**TEXT SHOWN**:
* * *

• Anaesth Intensive Care · Jul 2017

    Awareness during general anaesthesia in the first 4,000 incidents reported to webAIRS.

    • K Leslie, M D Culwick, H Reynolds, J A Hannam, and A F Merry.
    • Honorary Professorial Fellow, Anaesthesia, Perioperative and Pain Medicine Unit, Melbourne Medical School, and Department of Pharmacology and Therapeutics, University of Melbourne; Honorary Adjunct Professor, Department of Epidemiology and Preventive Medicine, Monash University, Melbourne, Victoria.
    • Anaesth Intensive Care. 2017 Jul 1; 45 (4): 441-447.

    AbstractThe aim of this study was to analyse the incidents related to awareness during general anaesthesia in the first 4,000 cases reported to webAIRS-an anaesthetic incident reporting system established in Australia and New Zealand in 2009. Included incidents were those in which the reporter selected "neurological" as the main category and "awareness/dreaming/nightmares" as a subcategory, those where the narrative report included the word "awareness" and those identified by the authors as possibly relevant to awareness. Sixty-one awareness-related incidents were analysed: 16 were classified as "awareness", 31 were classified as "no awareness but increased risk of awareness" and 14 were classified as "no awareness and no increased risk of awareness". Among 47 incidents in the former two categories, 42 (89%) were associated with low anaesthetic delivery and 24 (51%) were associated with signs of intraoperative wakefulness. Memory of intraoperative events caused significant ongoing distress for five of the 16 awareness patients. Patients continue to be put at risk of awareness by a range of well-described errors (such as syringe swaps) but also by some new errors related to recently introduced anaesthetic equipment, such as electronic anaesthesia workstations.

* * *

**DATA SUPPLIED**:
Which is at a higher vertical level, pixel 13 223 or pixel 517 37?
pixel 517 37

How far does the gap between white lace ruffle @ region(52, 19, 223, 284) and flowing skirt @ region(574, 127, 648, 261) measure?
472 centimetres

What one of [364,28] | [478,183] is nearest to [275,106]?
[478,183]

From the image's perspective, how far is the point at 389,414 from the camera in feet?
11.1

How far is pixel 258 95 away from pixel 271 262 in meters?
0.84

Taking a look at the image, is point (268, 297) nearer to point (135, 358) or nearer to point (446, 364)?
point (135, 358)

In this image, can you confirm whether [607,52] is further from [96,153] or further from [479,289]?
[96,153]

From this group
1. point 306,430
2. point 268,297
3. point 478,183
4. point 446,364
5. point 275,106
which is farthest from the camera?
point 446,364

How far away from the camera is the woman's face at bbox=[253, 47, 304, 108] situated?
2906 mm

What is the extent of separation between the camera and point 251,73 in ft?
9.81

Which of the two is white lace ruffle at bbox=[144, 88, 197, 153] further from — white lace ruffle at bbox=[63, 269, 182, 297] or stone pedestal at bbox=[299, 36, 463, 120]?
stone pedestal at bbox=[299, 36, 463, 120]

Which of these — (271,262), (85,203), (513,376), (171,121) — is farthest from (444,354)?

* * *

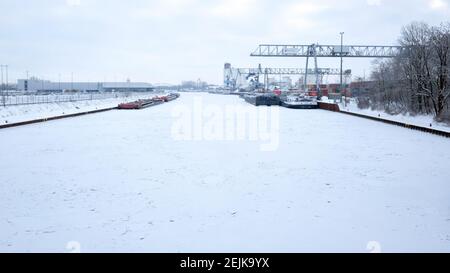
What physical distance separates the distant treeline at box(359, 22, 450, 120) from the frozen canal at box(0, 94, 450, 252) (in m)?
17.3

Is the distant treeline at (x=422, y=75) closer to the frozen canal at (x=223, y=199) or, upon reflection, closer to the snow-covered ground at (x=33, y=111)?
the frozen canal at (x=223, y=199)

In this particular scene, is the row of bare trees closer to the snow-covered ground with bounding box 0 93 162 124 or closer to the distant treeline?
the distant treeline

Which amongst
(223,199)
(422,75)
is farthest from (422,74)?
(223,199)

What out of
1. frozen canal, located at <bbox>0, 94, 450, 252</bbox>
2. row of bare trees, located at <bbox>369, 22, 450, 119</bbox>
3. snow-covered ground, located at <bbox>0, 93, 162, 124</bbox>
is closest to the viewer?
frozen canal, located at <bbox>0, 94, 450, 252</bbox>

* * *

**EXERCISE 1**:
Answer these questions from the abstract, one line each:
(a) In what year was webAIRS established?
(b) How many awareness-related incidents were analyzed?
(c) How many incidents were classified as "no awareness and no increased risk of awareness"?
**EXERCISE 2**:
For each statement, say whether it agrees with the abstract. Give yes or no and quote the words of the abstract that decide it.
(a) webAIRS was set up in Australia and New Zealand.
(b) Memory of intraoperative events caused significant ongoing distress for every one of the awareness patients.
(c) Most of the 47 incidents in the first two categories were associated with low anesthetic delivery.

**RESPONSE AREA 1**:
(a) 2009
(b) Sixty-one
(c) 14

**RESPONSE AREA 2**:
(a) Yes: "an anaesthetic incident reporting system established in Australia and New Zealand in 2009"
(b) No: "Memory of intraoperative events caused significant ongoing distress for five of the 16 awareness patients"
(c) Yes: "42 (89%) were associated with low anaesthetic delivery"